Le château de mer:
Patrimoine menacé par l'effondrement
Le château de mer fut construit par les portugais en 1507, il s'élève en bordure de la place de l'Independance, ancienne place du R'bat. Ce "Château de Mer" fut sans doute utilisé à l'époque, en même temps qu'une forteresse pour défendre et protéger la ville contre les ennemis insaisissables,et fut aussi utilisé comme Résidence pour les sultans les Gouverneurs.
Il fut classé monument historique au 21 Novembre 1922, ainsi que les zones de servitude de protection artistique qui l’entourent au 25 Mars 1924 par deux Dahirs chérifiens du Sultan Moulay Youssef, le Château est bâtis sur le Jorf "Amouni", et au bout de cette falaise on peut avoir une vision panoramique de l'océan, ce qui signifie que sa construction était bien étudiée et visée par les portugais.
Ces derniers l'ont appellé à l'époque " castello novo", mais de nos jours, on l'appelle " le château de mer" ou bien " ksar l'bhar", et cela montre aussi que sa nomination a été dévié par le temps…
Dès l'accès à ce monument historique, on remarque que ses murs sont menacés par des fissures et des dégradations au niveau de la cimentation variable à des rochers et particulièrement au pied de la falaise.

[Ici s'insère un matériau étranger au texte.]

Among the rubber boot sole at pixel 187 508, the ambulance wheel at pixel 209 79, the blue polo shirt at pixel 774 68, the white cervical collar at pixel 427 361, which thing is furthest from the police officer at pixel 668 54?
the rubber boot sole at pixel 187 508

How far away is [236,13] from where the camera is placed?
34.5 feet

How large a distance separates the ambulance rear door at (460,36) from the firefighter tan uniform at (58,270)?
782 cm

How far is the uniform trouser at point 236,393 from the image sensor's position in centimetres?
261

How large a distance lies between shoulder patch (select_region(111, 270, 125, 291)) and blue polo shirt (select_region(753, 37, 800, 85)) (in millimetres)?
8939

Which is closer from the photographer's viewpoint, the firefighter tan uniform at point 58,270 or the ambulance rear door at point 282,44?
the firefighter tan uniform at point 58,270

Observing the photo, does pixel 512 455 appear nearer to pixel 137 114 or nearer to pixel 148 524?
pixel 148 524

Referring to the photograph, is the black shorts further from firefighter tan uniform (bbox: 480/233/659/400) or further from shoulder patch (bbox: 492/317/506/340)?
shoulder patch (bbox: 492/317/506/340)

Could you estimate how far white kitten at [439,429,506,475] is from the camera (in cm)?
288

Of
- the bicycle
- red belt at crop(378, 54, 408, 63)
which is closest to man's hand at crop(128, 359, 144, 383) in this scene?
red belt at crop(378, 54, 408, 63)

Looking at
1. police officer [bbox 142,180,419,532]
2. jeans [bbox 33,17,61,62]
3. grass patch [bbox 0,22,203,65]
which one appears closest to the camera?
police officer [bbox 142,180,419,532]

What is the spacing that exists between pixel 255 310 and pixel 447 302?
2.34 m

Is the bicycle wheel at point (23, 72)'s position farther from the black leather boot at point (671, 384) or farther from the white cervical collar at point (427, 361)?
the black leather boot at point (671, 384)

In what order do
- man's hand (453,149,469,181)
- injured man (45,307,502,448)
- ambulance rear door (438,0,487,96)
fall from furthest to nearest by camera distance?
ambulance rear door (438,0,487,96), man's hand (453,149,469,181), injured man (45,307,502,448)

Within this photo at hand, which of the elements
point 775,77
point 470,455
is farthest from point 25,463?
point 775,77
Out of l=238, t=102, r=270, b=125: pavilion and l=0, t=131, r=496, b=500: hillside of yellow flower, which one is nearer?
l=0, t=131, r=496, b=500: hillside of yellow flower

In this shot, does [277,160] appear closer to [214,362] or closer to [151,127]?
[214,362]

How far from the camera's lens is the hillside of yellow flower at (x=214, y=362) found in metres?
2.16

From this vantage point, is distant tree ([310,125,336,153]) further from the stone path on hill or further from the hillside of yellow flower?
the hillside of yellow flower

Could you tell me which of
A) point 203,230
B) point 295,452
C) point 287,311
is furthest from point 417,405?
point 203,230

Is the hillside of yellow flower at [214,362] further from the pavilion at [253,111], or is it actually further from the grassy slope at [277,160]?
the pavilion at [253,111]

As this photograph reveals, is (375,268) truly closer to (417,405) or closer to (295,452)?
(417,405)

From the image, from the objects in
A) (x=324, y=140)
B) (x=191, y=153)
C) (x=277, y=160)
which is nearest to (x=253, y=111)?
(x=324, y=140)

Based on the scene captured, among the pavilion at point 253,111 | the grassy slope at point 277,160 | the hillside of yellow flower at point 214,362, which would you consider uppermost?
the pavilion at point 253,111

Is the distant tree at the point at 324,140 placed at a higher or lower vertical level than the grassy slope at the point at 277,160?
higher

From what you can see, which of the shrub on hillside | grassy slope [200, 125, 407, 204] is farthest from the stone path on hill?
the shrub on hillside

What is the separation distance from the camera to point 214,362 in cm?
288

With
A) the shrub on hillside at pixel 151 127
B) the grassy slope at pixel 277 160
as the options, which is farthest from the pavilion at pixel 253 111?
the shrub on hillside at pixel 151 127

Donc le risque de l'effondrement de cet édifice est fort attendu, et cela est dû aussi à l'instabilité de cette dernière dans la mesure où il y a des parties qui se sont effondrées et qui peuvent provoquer à tout moment et en un clin d'oeil un écroulement de ce grand patrimoine.
Dans ce sens, plusieurs interventions ont eu lieu au cours du temps pour restaurer ce monument historique, mais aucune jusqu’alors n’a pu vraiment éloigner le danger d’effondrement, car il est difficile d'accéder à l'intérieur du château vu sa géométrie et ses fondations ardues.
L’accès par la mer est aussi difficile à cause du tirant d’eau insuffisant, reste donc l’accès du côté Est.
Des travaux ont été faites dans le cadre de l’étude confiée par l’ONCF au Laboratoire Public d’Essaie et d’Etudes(LPEE) en 1994 ont permis de montrer l’existence de plusieurs cavités et fissures dans le rocher de fondation du Château de mer, ce qui prouve que ce dernier est susceptible du risqué de s'ecrouler d'un moment à l'autre.
Et selon Mr Saïd JEDIANI (membre de l'association Assif) la falaise est attaquée par deux types d’érosions: l’une mécanique, dite horizontale, et l’autre chimique, dite verticale qui engendrent la formation de plusieurs cavités sous le Château et des fissures verticales à l’intérieur. Il a affirmé aussi que " sa fin est très proche, cela peut être aujour'hui ou demain… si aucun effort n’est fournit pour restaurer le plus vite possible ce monument historique. Ajoutant aussi que ces érosions vont conduire à la formation en pied de ce monument à des vides qui mettent le haut en porte à faux. Ces vides peuvent donner lieu à tout moment à des effondrements sans préavis.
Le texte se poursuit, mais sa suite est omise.